Ende letzten Sommers begann meine Mutter zu sparen, nur kleine Mengen, immer so viel, dass wir trotzdem um die Runden kamen. Sie plante eine Flucht in eine entfernte Stadt, vielleicht sogar ein entferntes Land. Sie hatte mir nie genau ihre Vorhaben mitgeteilt, nie im Detail. Darüber sprach sie nur mit meiner jüngeren Schwester Isabella. Sie war hübscher als ich und intelligenter, weshalb meine Mutter ihr jedes Jahr die Schulausbildung bezahlte. Ich habe nie etwas dazu gesagt, weil ich ihre Entscheidungen niemals in Frage gestellt hätte. Sie hatte uns in jedem Moment das bestmögliche gegeben ohne an sich zu denken.
Ich arbeitete als Mädchen für alles im Gasthaus Trink & Zahle. Früher habe ich mich vor allem um die Zimmer für Weitangereiste gekümmert. Betten gemacht, Staub gewischt, Spiegel poliert. Doch diese Zeit ist vergangen. Es kamen keine Reisenden mehr nach Fiadah. Das die Stadt so von der Außenwelt abgekapselt wurde, war fast noch schlimmer als die Krankheit selbst. Wir hatten keine Gegenmittel. Die Regierung tat nichts.
Meine Mutter war früher einmal mit Jane befreundet, bevor sie eine Ausbildung zur Heilkundigen gemacht hatte. Jane war die stellvertretende Leiterin des T & Z. Allein ihr verdankte ich meinen Job. Früher habe ich auf den Fluren manchmal ein anderes Mädchen gesehen. Wir haben uns still beobachtet. Es wurde nicht gern gesehen, wenn Bedienstete sich untereinander unterhielten und es waren harte Zeiten für Leute wie uns. Wir brauchten das Geld. Doch in den letzten Wochen war sie nicht mehr da. Genauso wenig wie der Junge aus der Küche, der mich immer so schief angelächelt hatte. Einmal habe ich überlegt, Jane zu fragen, ob sie krank waren, doch wahrscheinlich kannte ich die Antwort bereits. Dem T & Z ging das Geld aus. So wie allen. Immer weniger Leute kamen und die Einnahmen sanken. Ich fragte mich, ob ich besser war als die zwei und deshalb noch da war, doch ich tippte darauf, dass ich einen Bekanntschaftsbonus hatte. Jane wusste wie sehr wir die Einnahmen meines Jobs brauchten. Sonst konnte Bella, meine Schwester, ihre Ausbildung nicht fortsetzen, dabei war es das, was meine Mutter im Anblick der Zukunft noch am Leben hielt. Sie klammerte sich an diesen Plan. Wenn wir lange genug durchkamen, bis sie fertig war, fände sie sicherlich in jeder Stadt schnell eine gutbezahlte Stelle.

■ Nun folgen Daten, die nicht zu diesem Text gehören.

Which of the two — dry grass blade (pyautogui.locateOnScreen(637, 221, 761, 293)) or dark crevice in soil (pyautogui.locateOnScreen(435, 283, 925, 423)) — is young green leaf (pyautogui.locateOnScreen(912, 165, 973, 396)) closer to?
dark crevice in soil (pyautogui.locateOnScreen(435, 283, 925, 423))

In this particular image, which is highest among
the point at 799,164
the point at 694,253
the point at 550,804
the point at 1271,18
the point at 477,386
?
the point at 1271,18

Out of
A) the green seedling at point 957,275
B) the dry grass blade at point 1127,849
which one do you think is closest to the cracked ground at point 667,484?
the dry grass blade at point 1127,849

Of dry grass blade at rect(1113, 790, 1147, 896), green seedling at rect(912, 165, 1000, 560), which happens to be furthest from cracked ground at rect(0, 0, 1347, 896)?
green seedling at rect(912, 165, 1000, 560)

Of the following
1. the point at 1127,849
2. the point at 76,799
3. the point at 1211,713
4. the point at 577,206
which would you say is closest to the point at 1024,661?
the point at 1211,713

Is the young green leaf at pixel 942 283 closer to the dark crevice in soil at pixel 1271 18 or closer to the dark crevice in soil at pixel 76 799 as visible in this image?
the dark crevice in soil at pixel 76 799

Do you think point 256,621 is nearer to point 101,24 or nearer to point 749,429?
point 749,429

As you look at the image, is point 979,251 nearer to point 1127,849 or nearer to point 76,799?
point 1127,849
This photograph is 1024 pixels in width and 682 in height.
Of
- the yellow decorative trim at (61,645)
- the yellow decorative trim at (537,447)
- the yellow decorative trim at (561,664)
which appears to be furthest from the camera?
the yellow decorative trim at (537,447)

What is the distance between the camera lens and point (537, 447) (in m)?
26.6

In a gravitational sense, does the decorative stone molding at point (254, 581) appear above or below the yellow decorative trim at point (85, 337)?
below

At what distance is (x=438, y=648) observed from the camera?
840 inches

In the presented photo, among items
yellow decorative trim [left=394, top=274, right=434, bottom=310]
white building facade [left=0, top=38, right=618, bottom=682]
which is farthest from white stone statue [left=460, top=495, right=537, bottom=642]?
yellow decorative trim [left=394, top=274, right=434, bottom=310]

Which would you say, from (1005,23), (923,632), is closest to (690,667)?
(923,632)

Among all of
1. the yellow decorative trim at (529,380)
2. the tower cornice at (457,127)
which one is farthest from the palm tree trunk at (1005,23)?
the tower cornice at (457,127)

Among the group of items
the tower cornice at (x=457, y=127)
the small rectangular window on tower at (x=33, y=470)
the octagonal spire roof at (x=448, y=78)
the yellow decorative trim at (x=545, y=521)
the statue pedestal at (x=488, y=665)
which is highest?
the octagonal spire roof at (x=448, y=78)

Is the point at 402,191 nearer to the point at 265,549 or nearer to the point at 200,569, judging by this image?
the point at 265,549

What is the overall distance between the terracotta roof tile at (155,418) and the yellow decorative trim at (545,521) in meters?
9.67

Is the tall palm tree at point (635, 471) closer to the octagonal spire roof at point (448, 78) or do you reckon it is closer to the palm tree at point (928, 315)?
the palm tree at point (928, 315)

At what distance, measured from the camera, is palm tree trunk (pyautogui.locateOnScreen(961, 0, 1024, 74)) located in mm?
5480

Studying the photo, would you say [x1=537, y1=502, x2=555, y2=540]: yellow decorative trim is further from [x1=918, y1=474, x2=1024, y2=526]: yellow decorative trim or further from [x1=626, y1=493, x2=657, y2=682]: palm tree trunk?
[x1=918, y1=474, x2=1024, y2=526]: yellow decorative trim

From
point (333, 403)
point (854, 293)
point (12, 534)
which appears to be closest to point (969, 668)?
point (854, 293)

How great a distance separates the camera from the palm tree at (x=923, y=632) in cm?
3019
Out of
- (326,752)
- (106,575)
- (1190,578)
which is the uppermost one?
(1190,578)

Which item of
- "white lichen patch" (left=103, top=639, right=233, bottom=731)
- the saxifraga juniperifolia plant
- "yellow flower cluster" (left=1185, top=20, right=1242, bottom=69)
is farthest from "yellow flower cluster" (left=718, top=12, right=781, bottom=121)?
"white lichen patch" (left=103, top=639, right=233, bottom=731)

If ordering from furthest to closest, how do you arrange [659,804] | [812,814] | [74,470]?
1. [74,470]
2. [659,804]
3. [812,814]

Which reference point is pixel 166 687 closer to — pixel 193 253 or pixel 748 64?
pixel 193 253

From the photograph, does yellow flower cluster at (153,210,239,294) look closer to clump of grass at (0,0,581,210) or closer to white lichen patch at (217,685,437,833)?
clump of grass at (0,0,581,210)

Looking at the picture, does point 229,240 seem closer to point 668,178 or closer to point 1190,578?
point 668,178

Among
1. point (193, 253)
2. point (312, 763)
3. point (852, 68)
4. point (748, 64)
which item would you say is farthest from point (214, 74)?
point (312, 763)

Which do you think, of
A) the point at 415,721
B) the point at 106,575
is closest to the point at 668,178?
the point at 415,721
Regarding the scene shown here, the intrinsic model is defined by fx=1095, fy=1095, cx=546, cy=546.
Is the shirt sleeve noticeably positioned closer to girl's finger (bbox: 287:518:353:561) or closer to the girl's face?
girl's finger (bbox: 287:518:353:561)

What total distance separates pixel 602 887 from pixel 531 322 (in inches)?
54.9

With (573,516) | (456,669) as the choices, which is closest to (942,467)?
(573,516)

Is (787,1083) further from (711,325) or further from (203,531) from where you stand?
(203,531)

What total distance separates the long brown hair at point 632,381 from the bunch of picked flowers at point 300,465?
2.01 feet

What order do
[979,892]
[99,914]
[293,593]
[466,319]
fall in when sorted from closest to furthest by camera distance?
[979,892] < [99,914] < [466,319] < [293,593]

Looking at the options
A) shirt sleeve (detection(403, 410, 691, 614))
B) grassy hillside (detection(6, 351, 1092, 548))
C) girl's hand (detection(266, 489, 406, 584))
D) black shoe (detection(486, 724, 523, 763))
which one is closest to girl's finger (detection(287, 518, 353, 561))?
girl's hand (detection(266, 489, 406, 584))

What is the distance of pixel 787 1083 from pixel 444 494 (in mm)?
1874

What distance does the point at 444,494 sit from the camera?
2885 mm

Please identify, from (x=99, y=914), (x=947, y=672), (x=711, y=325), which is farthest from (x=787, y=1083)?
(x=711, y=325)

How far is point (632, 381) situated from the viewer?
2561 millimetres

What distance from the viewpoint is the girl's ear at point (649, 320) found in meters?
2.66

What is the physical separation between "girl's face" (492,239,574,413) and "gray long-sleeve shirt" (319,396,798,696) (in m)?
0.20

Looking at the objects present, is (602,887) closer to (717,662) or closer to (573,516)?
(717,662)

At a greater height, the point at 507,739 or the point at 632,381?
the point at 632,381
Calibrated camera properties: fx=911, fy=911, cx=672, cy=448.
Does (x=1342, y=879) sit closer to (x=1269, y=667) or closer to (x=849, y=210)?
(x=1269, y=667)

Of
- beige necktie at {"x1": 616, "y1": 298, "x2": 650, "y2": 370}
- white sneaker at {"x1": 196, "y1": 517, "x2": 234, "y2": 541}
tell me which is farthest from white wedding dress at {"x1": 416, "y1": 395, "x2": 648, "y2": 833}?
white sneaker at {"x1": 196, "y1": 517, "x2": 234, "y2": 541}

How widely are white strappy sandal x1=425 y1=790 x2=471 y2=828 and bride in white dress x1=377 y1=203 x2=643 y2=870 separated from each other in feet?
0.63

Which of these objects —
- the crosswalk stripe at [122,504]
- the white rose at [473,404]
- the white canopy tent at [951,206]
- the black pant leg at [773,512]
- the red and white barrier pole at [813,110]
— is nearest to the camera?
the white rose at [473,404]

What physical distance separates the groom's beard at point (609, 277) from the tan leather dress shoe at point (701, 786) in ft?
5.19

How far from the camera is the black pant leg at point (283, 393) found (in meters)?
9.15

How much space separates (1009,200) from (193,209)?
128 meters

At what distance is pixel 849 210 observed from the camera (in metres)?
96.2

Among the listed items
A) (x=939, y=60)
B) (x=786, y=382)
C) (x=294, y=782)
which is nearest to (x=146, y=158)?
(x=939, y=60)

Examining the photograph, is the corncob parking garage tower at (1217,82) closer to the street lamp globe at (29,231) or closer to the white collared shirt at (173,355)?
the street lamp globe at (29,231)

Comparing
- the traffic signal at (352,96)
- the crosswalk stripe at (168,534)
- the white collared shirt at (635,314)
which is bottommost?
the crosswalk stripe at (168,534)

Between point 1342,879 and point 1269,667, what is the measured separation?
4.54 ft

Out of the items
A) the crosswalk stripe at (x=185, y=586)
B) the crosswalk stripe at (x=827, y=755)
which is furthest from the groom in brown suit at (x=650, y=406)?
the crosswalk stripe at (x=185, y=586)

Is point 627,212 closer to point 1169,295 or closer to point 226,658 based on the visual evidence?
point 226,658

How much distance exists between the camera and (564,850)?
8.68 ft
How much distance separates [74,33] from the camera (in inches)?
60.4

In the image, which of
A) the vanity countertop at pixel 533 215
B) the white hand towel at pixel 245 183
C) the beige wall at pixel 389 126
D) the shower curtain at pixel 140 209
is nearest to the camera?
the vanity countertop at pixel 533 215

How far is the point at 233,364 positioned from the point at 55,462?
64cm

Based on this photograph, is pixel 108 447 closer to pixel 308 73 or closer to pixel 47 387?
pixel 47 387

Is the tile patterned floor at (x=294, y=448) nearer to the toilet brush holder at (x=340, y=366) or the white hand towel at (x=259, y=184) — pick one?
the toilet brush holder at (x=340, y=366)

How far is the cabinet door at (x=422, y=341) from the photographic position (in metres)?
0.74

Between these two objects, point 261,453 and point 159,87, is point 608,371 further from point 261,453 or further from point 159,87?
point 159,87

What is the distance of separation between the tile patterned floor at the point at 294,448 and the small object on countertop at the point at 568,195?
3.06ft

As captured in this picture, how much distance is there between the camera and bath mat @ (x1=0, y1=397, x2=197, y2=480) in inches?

Ich wurde kürzlich in die untere Etage zum Kellnern eingeteilt und von Tag zu Tag wurde mir klarer, wie ernst es wirklich war. Kaum Menschen waren noch da. Dafür unterhielt ich mich manchmal mit einem alten Mann namens Jordan, der jeden Abend zwischen sieben und acht kam und eine Kartoffelsuppe bestellte. Er arbeitete als Schuster, wurde jedoch von seinem Sohn unterstützt, der den Großteil des Geschäfts bereits selbstständig schmiss. Jordan schaute nur ab und zu über seine Schulter und meckerte, dass er die nötige Leidenschaft am Handwerk nicht aufbrachte. Ich verstand seinen Sohn schon. Woher sollte er diese Energie nehmen, wenn ihn das Handwerk nicht erfüllte? Doch davon sagte ich Jordan nichts. Er war ein alter Mann und sollte seine Tage so verbringen wie er es für richtig hielt und vielleicht war es auch mehr ein Spaß zwischen Vater und Sohn. Ich war hier nur die Angestellte.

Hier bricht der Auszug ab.